Also known as “The Festival of Lights”, Diwali is usually observed for 5 days during autumn. It marks the end of the harvest season: farmers give thanks for the past year and pray for a good harvest during the following year. The most important god of this holiday is Lakshmi, the goddess of wealth and prosperity.
The name “Festival of Lights” derives from the many candles, lamps and firecrackers lit to signify the victory of light over darkness, good over evil. The light also symbolizes the awareness of a person’s inner light.
8. Hindu architecture
The science behind Hindu architecture is explained in some Hindu texts that talk about the formation of sculptures, temples, icons, etc.
The most important representation of Hindu architecture is of course the temples (“mandir” in Hindi). Every temple has an inner sanctum that hosts the primary image of a deity. Around this room, there are several others.
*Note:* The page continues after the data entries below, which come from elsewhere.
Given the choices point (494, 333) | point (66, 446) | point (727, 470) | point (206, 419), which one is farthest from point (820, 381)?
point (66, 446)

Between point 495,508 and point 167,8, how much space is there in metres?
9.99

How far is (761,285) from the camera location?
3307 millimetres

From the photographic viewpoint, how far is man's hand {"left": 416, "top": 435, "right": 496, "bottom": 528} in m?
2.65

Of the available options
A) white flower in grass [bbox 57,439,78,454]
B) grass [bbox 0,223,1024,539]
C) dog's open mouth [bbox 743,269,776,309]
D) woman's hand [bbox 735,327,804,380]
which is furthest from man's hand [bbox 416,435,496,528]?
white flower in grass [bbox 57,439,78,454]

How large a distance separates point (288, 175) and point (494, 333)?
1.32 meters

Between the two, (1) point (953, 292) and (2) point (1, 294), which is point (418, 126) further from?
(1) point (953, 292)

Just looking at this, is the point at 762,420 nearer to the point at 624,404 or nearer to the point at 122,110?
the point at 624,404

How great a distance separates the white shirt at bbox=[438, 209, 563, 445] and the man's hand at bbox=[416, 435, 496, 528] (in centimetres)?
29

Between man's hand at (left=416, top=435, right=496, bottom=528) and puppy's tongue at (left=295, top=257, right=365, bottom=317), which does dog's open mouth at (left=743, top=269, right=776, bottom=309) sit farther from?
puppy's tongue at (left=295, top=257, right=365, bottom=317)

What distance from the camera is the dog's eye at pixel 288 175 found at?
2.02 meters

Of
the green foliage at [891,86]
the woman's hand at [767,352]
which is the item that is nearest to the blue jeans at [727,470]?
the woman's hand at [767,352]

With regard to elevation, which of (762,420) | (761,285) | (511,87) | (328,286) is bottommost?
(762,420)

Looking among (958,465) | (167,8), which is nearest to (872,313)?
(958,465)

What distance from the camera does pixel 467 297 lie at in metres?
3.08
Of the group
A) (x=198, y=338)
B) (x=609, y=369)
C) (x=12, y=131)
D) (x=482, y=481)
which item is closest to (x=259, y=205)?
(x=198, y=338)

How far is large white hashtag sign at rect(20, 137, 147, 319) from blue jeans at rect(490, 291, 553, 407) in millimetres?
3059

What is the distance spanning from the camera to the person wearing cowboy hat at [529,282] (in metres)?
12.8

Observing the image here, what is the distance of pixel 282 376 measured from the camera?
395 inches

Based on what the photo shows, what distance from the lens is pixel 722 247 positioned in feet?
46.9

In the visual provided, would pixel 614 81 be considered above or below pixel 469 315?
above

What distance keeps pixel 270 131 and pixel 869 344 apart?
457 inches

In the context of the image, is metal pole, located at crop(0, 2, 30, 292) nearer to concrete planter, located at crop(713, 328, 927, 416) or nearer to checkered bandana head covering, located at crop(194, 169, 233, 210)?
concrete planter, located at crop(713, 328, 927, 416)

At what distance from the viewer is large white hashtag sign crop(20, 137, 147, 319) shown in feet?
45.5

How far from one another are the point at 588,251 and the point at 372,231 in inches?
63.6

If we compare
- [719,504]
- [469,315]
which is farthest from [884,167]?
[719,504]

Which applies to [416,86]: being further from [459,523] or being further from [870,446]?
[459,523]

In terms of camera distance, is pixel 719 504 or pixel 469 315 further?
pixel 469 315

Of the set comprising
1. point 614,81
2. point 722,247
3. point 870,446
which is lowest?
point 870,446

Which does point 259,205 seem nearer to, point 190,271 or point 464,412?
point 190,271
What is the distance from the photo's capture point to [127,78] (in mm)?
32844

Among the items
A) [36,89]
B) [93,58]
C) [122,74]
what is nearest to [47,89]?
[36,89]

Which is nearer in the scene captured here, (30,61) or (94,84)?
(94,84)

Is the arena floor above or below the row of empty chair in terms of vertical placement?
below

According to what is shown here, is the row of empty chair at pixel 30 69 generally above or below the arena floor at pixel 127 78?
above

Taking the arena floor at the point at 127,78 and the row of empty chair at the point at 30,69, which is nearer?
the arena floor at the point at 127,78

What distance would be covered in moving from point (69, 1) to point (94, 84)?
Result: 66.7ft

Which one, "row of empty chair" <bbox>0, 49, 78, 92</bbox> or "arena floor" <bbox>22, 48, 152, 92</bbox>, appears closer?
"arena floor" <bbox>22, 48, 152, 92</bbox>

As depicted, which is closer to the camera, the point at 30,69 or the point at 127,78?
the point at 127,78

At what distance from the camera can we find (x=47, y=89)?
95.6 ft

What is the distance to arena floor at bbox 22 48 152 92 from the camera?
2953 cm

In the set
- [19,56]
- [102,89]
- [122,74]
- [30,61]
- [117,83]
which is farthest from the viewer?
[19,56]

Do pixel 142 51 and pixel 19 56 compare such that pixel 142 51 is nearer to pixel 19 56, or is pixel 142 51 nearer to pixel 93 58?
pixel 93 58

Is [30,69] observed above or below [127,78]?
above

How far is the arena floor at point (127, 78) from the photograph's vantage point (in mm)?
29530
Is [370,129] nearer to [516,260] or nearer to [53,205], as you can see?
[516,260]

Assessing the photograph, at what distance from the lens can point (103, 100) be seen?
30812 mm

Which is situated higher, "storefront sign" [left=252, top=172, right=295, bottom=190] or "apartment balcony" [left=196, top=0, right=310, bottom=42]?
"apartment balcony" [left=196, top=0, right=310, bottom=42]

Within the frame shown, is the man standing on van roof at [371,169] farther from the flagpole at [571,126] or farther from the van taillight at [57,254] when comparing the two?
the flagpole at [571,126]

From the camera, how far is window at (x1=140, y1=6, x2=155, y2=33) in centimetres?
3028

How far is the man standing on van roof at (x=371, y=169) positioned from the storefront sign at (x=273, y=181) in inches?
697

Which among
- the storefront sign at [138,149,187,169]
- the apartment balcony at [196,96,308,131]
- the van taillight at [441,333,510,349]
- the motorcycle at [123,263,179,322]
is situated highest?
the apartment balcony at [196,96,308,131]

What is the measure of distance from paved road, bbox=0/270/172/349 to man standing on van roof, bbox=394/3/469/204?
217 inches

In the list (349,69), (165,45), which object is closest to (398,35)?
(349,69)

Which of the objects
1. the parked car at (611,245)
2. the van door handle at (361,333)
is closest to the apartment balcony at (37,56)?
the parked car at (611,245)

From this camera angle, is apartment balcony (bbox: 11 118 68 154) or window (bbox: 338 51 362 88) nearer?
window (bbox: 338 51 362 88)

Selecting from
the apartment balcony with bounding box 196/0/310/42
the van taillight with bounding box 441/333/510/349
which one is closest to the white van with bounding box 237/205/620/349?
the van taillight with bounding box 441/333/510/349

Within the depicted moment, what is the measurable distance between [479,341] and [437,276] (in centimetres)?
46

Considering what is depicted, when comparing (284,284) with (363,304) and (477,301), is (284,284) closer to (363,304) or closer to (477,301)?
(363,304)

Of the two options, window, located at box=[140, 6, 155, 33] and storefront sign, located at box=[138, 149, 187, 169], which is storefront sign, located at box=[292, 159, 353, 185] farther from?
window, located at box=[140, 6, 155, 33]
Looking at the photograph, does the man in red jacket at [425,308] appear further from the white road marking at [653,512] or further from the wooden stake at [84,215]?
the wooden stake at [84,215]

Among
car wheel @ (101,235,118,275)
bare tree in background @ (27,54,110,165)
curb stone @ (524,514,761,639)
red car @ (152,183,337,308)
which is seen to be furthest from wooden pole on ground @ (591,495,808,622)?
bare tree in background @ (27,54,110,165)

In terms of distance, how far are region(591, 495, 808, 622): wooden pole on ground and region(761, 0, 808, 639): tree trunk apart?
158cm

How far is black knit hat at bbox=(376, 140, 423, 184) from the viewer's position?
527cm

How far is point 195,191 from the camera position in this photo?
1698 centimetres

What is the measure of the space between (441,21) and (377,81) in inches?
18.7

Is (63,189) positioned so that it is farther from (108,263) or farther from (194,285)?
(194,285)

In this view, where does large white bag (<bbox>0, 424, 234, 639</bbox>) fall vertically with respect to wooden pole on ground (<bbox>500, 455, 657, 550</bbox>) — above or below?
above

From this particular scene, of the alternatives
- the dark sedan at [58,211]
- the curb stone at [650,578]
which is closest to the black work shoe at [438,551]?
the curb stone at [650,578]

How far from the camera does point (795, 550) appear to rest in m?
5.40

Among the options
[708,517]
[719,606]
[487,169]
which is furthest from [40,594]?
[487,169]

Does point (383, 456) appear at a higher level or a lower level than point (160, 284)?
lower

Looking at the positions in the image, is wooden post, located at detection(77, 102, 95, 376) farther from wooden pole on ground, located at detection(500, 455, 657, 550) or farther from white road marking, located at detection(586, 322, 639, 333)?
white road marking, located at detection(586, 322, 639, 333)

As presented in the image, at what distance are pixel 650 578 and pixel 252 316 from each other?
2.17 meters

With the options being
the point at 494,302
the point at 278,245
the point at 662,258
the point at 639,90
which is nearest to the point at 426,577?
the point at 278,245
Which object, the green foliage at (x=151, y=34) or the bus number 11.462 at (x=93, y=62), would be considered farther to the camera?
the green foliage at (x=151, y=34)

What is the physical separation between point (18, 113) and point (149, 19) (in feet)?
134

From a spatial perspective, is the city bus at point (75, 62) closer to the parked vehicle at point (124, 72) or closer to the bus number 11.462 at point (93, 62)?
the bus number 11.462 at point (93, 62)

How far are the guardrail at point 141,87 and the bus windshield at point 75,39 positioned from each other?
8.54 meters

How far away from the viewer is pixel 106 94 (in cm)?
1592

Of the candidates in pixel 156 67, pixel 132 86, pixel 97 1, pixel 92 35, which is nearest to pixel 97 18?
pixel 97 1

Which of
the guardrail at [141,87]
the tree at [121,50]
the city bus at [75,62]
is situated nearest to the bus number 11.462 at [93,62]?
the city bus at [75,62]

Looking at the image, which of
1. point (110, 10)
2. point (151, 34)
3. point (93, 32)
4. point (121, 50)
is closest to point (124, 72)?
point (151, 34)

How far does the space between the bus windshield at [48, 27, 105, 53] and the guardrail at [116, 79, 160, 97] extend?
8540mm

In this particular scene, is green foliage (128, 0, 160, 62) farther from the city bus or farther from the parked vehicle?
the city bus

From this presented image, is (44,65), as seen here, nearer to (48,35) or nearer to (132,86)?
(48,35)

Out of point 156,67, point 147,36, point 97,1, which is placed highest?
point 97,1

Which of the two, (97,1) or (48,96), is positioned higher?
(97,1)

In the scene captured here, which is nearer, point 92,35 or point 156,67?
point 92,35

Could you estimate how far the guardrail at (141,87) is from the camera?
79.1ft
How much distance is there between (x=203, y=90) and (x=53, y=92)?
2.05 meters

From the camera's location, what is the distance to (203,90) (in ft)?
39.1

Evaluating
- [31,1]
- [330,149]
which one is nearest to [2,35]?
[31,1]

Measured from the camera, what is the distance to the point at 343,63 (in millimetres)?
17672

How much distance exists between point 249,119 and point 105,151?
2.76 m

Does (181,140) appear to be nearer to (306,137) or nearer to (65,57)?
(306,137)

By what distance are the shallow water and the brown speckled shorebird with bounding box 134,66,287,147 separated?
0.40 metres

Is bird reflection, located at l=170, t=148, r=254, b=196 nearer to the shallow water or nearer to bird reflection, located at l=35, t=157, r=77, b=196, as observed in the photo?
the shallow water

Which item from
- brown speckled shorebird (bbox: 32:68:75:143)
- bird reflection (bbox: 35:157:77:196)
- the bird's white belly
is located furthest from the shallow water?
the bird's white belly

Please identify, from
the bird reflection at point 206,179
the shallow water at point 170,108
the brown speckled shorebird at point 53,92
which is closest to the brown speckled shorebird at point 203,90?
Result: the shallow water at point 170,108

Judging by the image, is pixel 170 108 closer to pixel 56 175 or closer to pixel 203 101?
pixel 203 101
Outside, the structure is crowned by a tower. The building with the shrine often offers a congregation hall, a place where one can stroll, and sometimes an antechamber.
Of the thousands of Hindu temples to be found all over India, there are some that we believe you truly cannot miss.
This temple, located near the Alaknanda River, contains the holy shrine of Vishnu, which is part of the four holiest sites of Hinduism, called Char Dam.
The ancient adobe can be visited from April and November – the rest of the time, the weather is too harsh to undertake the pilgrimage.
Located in Konard, the Sun Temple is a marvelous architecture dedicated to the Lord Sun. The structure has the shape of a chariot, with twelve wheels and dragged by seven horses.
The temple is mentioned in many scriptures, and, as Rabindranath Tagore said: “Here the language of stone surpasses the language of man”.
The temple was built during the 11th century and is dedicated to Shiva. It is the biggest temple in India and is made entirely of granite stone. When observed at noon it does not cast any shadow on the ground.
This temple represents one of the oldest pilgrimage sites of all India. Somnath means “Guardian of the Moon God”. The legend says that Som built the temple to honor Shiva, who cured him when he was sick. It is believed that Krishna left his earthly body.
Kashi Vishwanath Temple
It is one of the holiest temples of the country. It can be found in the ancient city of Varanasi and is dedicated to Shiva. Millions of worshippers visit the temple every year to look at the jyotirlingas, one of the 12 devotional representations of Shiva.
It is believed that seeing the jyotirlingas can cleanse the soul of the worshipper and can lead to wisdom.
9. Hinduism vs. Buddhism
Hinduism and Buddhism share the same overall goal, which is to attain the moksha or nirvana and overcome the samsara, the cycle of death and rebirth. They also share the same views on karma the belief that the intents and actions of an individual influence one’s future. Both religions also believe in reincarnation and that the soul continues its journey to rebirth when the body dies.
The key difference between Hinduism and Buddhism is that Hinduism admits atman, the eternal self, which is similar to the Christian idea of the soul. The atman is reincarnated in the cycle of death and rebirth. The cycle ends only when the person realizes that everything is the self and in oneness with Brahman.
On the other hand, Buddhism teaches anatman that there is no self in the sense of a permanent being and the self is just an ephemeral experience. To reach nirvana, a state of emptiness, one must understand that there is no self and no more becoming. It’s more like a state of “stopped consciousness”.